__Aufgaben__
a) Welche Mittel nennt der Text über Mikhail Karikis, mit denen die Kinder den Schrei der eisernen Frau nachbilden sollten? Zähle sie alle auf.
b) In welchem Jahr erschien laut dem Text über Mikhail Karikis „The Iron Woman“ von Ted Hughes?
c) Führe den Text über Mikhail Karikis nach seinem letzten Satz weiter.

__Quelle__
----------

Videokünstler Mikhail Karikis erforscht, wie Klang und die menschliche Stimme den Gemeinschaftssinn stärken.
25 Jahre nach Erscheinung der Erstausgabe des Science-Fiction Romans „The Iron Man“ veröffentliche der britische Autor Ted Hughes 1993 mit „The Iron Woman“ die Fortsetzung seines erfolgreichen Kinderbuches. Hatte im ersten Teil noch ein gigantischer Roboter die Menschheit vor einem Drachen aus dem Weltall beschützt und hierdurch für Frieden zwischen den notorisch verfeindeten Menschen gesorgt, beschäftigte sich „The Iron Woman“ mit der industriellen Verschmutzung der Umwelt, verursacht vornämlich durch das männliche Geschlecht.
Angetrieben durch das Leiden der geschundenen Fauna tritt die den Tiefen einer Sumpflandschaft entstiegene „eiserne Frau“ einen Rachefeldzug gegen die alles vergiftende Männerwelt an. Eine ihrer Waffen im Kampf gegen die Umweltsünder: ein alles betäubender Schrei, der in sich vereint die Pein der geplagten Schöpfung wiedergibt.
In der Videoarbeit „No Ordinary Protest“ (2018) des griechisch-britischen Künstlers Mikhail Karikis (*1975) stellt Ted Hughes‘ „The Iron Woman“ den Ausgangspunkt dar. In Workshops mit Kindern einer Londoner Grundschulklasse ließ er diese über den Inhalt des Buches diskutieren. „No Ordinary Protest“ zeigt die siebenjährigen Schüler bei ihren Gesprächen und dabei, wie sie sich Gedanken über Umweltverschmutzung und deren Auswirkung auf die Tierwelt machen. „Humans are animals as well“ sagt ein Mädchen und löst damit eine lebhafte Diskussion aus. Als zentralen Punkt seiner bisherigen Arbeiten beschrieb Mikhail Karikis im Interview mit der Whitechapel Gallery folgende Frage: „What kind of transformative power does communal sound-making have?“
What kind of transformative power does communal sound-making have?
Die Kinder bat der Künstler deshalb darum, den Schrei der eisernen Frau auf verschiedene Weise nachzubilden: mit Instrumenten oder Spielzeug, durch Händeklatschen oder mit der eigenen Stimme. Die Soundschnipsel verwob Karikis dann zu einer Komposition, die in „No Ordinary Protest“ dann im wahrsten Sinne des Wortes Berge versetzt: abgefilmte Mikrolandschaften bewegen sich durch die Vibrationen der Klänge und die vom Künstler gestellte Frage scheint sich auf beeindruckende Weise zu beantworten.

----------

__Vorliegendes Material__
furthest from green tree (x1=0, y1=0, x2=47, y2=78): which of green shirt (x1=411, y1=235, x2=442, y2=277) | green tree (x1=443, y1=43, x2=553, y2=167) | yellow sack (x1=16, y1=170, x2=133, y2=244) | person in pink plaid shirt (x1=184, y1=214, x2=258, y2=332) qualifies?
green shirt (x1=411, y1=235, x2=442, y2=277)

----------

__Lösungen__
a) Instrumente, Spielzeug, Händeklatschen, die eigene Stimme

b) 1993

c)
Die Region in dem Film ist gemeinhin als Tal des Teufels bekannt
Klanglandschaften, Kinder und Jugendliche sowie deren Lebensrealität in ziehen sich als roter Faden auch durch die zwei anderen Arbeiten, die im Double Feature zu sehen sein werden: In der multimedialen Arbeit „Children of Unquiet“ (2014) arbeitete der Künstler mit Kindern aus der toskanischen Region zusammen, die gemeinhin als Tal des Teufels bekannt ist. Dort steht seit gut 100 Jahren eines der weltweit größten Erdwärme-Kraftwerke; für die dort angestellte Arbeiterschaft entwarf der renommierte Architekt Giovanni Michelucci im Auftrag des Stromversorgers eigens eine Arbeitersiedlung. Voranschreitende Automatisierung durch technischen Fortschritt machte die Arbeitskraft Mensch jedoch zusehends unnötiger, ganze Stadtviertel stehen mittlerweile leer.
In „Children of Unquiet“ erstellen Kinder in Workshops futuristische Zeichnungen und Pläne, in Fotografien und Super-8-Filmen beschäftigten sie sich mit der Zukunft der verlassenen Siedlungen. Der gleichnamige Film zeigt eine Übernahme der leerstehenden Straßenzüge durch die Nachgeborenen, während sie mittels ihrer eigenen Stimmen in choralen Tonclustern versuchen den Klang des Ortes selbst wiederzugeben. Im Film „Ain’t got no fear“ (2016) beschäftige sich Mikhail Karikis wiederum mit dem Lebensalltag der jungen Bewohner der Isle of Grain in England.
Was machen Jugendliche im postmodernen Internetzeitalter?
Zunächst setzt er die Kinder ganz im Sinne genretypischer Musikvideos bei der Performance eines selbstgeschriebenen Rap-Songs in Szene, bevor sie schließlich beim Herumstreifen in der post-industriellen Landschaft gezeigt werden. Die Adoleszenz in Zeiten des postmodernen Internetzeitalters, in Zeiten aufgeheizter Popularisierung, in Zeiten zunehmender Politisierung – all jene Themen verhandelt Mikhail Karikis in seinen Arbeiten in Zusammenarbeit mit den zukünftigen Protagonisten unserer Welt. Und findet dabei vielleicht im tatsächlichen wie auch übertragenen Sinne den Klang ihrer eigenen Stimmen.
Für den zweiten Teil des Double Features hat sich Mikhail Karikis für Agostino Ferrentes dokumentarhaften Film „Selfie“ (2019) entschieden, der auf der diesjährigen Berlinale seine Weltpremiere feierte. Hier sind es die Augen zweier 16-jähriger Jugendlicher – Pietro und Alessandro –, durch die der Zuschauer deren Lebensalltag miterlebt. Beide wohnen im neapolitanischen Bezirk Traiano, in den Medien besser bekannt als Hochburg der Camorra.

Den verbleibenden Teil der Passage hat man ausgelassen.